Ricardo Raphael
En México, la insatisfacción con la democracia tiene distintos orígenes y, sin embargo, uno se coloca como principal: el régimen de la pluralidad ha sido ineficaz a la hora de acortar las desigualdades y confrontar los privilegios. Un segmento amplio de mexicanas y mexicanos se percibe tratado injustamente y con asimetría por la autoridad, la ley y las demás personas. No importa el campo de interacción social que se aborde —la educación, la salud, la justicia, el mundo del trabajo, la libertad—, una y otra vez nos topamos con un cierre social construido explícitamente para asegurar la exclusión.
Se asume que nuestra principal desigualdad es económica y que para medirla basta con observar las diferencias siderales que hay en el ingreso: cuando el 20% más rico de la población se queda con cerca de 53% de la riqueza nacional, y la mitad de los habitantes vive en pobreza, el tema de la inequidad en el salario no puede ser menospreciado.
Sin embargo, la asimetría en el ingreso no es la única relevante. Actúa junto con ella su hermana siamesa: la desigualdad de trato. Desde el resorte cultural, y también desde las instituciones, se fabrican estigmas, marcadores y prejuicios sociales, disponibles para que grupos abultados de personas sean apartados de los derechos, las libertades y los bienes obtenidos por el esfuerzo común.
La desigualdad de trato y la discriminación son sinónimos: se está frente a actos discriminatorios cuando los mejores empleos del país excluyen a las mujeres y los jóvenes; cuando cuatro de cada 10 indígenas mexicanos no tienen acceso al sistema de salud; cuando 9.9 de cada 10 trabajadoras del hogar no cuentan con ninguna prestación formal; cuando 7 millones de personas no poseen acta de nacimiento; cuando ocho de cada 10 habitantes no tienen acceso al sistema bancario convencional; cuando la desnutrición prevalece en las comunidades menores a 5 mil habitantes; cuando siete de cada 10 estudiantes de 15 años están reprobados en matemáticas, escritura y ciencias; cuando las cárceles están pobladas por jóvenes de entre 18 y 30 años, de escasos recursos y bajos niveles de educación; cuando la concentración de los medios electrónicos de comunicación hace que sólo unos pocos puedan expresarse con libertad.
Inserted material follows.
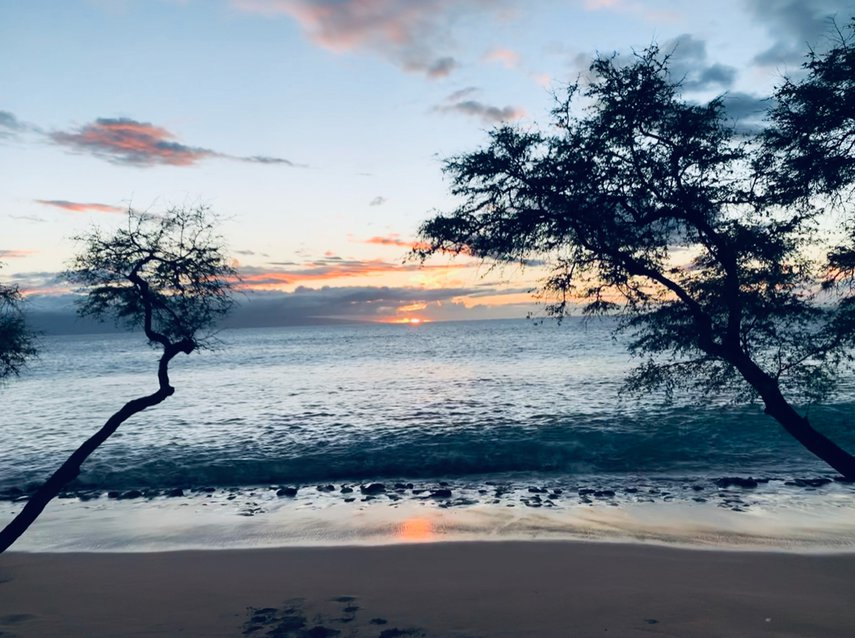 Distressing in to a Maui sunset  #VacationLife via @Vistana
El cierre social coloca de un lado a las mujeres y del otro a los varones, confronta la ascendencia indígena con la europea, a los jóvenes contra los adultos, a los heterosexuales contra los homosexuales, a quienes practican una religión mayoritaria contra los que sostienen una fe distinta; distancia a partir de la clase social, la apariencia física, el lugar de nacimiento, el color de la piel y un largo etcétera de elementos que son fáciles de comunicar y, sobre todo, eficaces a la hora de someter.
En México, ni las instituciones ni el derecho han sido todavía capaces de hacer estallar este cierre social. La nuestra continúa siendo una sociedad fuertemente discriminatoria; nos alejan en todo de la democracia las barreras de entrada que confirman al nepotismo y los privilegios como fuente principal de las oportunidades.
Con el ánimo de colocar este tema en el centro de la futura agenda pública mexicana, a instancias de Ricardo Bucio Mújica, presidente de Conapred, durante el último año y medio el CIDE y tal organismo se dieron a la tarea de elaborar el Reporte sobre la Discriminación en México 2012 (el cual será dado a conocer públicamente este miércoles 24 de octubre).
Participaron en la elaboración de este documento más de 400 personas de muy distintas trincheras e identidades. Se trata de un texto que rebasa las 800 páginas donde se analizan los principales procesos y mecánicas discriminatorias que actúan en 11 campos de la interacción social: proceso penal, justicia civil, salud, alimentación, trabajo, información, expresión, derechos políticos, libertad religiosa, crédito, y educación.
Me tocó la suerte de coordinar este esfuerzo que ahora deseo ayude a construir en México un consenso sobre el que considero el desafío más importante de nuestro país, a la vez que sea documento útil para replantear la agenda de lucha contra la desigualdad en los años que vendrán.
Si la democracia no sirve para desarmar el cierre social que separa a los aventajados de los desaventajados, ¿para qué otra cosa nos puede servir?